Coriander Fish (Bharia Machli) Recipe - Cooking Index
4 lbs | 1816g / 64oz | Sole - flounder, rock cod, or any other white whole fish |
8 | Garlic | |
3 | Hot chilies - (optional) (or cayenne) | |
1 | Ginger | |
1 | Coriander | |
1 tablespoon | 15ml | Coriander seeds |
1 teaspoon | 5ml | Brown sugar |
1 teaspoon | 5ml | Turmeric |
1/2 teaspoon | 2.5ml | Black mustard |
1/2 teaspoon | 2.5ml | Fenugreek seeds |
1 tablespoon | 15ml | Salt |
1/2 cup | 118ml | Lemon juice |
1/2 cup | 118ml | Vegetable oil |
2 cups | 125g / 4.4oz | Chopped onion |
1 cup | 62g / 2.2oz | Chopped tomato |
1/2 teaspoon | 2.5ml | Garam masala |
Preheat oven to 400F. Wash and pat fish dry. Sprinkle 1 t salt inside and set aside. Blend garlic, chili, ginger, 1/2 the coriander, coriander seeds, brown sugar, turmeric, mustard seeds, fenugreek seeds, salt and lemon juice until it all becomes a smooth paste (Add some water if needed).

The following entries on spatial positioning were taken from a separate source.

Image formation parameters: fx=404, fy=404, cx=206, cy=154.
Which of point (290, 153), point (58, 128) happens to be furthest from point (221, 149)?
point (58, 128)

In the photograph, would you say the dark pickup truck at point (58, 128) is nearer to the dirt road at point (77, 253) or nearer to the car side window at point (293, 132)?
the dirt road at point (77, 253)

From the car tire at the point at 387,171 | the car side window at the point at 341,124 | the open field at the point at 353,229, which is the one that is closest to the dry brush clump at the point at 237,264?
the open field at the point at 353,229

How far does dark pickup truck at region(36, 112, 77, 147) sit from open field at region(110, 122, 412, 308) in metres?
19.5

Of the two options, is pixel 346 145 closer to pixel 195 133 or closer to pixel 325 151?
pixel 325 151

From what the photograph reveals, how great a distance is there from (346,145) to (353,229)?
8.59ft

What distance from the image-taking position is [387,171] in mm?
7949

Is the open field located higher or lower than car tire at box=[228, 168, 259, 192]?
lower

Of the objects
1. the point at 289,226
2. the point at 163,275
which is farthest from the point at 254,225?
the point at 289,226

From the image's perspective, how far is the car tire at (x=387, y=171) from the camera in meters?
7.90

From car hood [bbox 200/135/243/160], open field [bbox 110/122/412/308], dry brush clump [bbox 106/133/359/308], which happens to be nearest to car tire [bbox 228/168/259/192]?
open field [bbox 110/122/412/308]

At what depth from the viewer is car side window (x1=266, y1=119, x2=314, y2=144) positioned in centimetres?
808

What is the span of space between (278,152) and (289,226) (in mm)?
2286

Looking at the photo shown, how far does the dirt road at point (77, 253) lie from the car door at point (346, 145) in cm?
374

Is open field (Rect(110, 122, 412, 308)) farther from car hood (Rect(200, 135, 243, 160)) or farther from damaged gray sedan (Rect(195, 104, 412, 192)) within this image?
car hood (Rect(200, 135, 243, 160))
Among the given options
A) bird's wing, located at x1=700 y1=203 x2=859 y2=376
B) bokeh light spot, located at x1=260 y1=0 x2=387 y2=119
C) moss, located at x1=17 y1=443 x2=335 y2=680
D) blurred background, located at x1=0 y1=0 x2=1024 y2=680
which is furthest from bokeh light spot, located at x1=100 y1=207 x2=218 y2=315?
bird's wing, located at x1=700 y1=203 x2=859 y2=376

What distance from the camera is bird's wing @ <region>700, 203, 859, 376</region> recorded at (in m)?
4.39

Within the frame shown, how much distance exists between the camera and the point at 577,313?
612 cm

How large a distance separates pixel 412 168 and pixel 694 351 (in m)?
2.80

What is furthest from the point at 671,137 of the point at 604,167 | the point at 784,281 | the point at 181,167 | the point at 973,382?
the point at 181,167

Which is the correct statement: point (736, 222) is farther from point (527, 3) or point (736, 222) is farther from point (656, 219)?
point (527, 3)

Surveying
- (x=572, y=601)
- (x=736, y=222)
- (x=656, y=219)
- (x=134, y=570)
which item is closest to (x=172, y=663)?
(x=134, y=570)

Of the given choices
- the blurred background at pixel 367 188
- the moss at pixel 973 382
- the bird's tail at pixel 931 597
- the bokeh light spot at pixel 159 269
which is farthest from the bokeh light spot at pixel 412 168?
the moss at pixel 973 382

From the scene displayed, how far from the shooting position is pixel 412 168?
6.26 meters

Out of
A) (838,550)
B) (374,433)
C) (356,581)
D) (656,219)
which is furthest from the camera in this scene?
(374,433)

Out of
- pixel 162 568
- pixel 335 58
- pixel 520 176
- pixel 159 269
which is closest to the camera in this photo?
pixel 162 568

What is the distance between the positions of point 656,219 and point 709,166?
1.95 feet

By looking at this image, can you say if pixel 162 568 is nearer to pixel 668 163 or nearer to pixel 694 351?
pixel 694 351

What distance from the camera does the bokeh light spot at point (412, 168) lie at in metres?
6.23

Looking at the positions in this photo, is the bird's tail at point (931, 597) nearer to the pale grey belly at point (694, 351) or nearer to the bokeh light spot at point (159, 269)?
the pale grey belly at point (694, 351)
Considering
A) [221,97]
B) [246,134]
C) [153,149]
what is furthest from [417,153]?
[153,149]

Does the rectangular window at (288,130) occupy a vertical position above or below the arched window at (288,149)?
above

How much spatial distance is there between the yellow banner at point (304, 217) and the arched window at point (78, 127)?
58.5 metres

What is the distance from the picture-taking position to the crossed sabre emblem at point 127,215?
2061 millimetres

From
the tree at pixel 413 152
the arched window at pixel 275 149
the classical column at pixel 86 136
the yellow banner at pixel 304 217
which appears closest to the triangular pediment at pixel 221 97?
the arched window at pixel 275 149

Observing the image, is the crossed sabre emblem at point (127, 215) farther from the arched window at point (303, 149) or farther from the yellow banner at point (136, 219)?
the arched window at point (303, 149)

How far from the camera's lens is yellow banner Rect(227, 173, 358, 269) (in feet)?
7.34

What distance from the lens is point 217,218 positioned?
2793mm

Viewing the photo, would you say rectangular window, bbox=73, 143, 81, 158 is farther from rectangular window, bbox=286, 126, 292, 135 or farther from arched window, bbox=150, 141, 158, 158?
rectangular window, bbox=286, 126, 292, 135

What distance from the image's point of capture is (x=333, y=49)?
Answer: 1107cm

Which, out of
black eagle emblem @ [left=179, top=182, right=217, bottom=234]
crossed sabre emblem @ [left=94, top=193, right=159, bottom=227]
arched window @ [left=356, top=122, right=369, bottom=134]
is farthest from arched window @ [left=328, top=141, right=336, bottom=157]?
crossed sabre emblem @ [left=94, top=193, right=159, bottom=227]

Fry onions until they are soft and golden brown. Add the blended Masala and cook until most of the liquid is gone, and it starts to leave the sides of the pan. Add the tomatoes and Garam Masala. Fry for 2 minutes more and remove.
Coat one side of fish, stuff 1 1/2 cups inside. Close opening, spread the rest of the Masala over it. Cover tightly and bake for about 25 minutes. Grill for 1-2 minutes in the broiler, and sprinkle on the remaining coriander. Serve.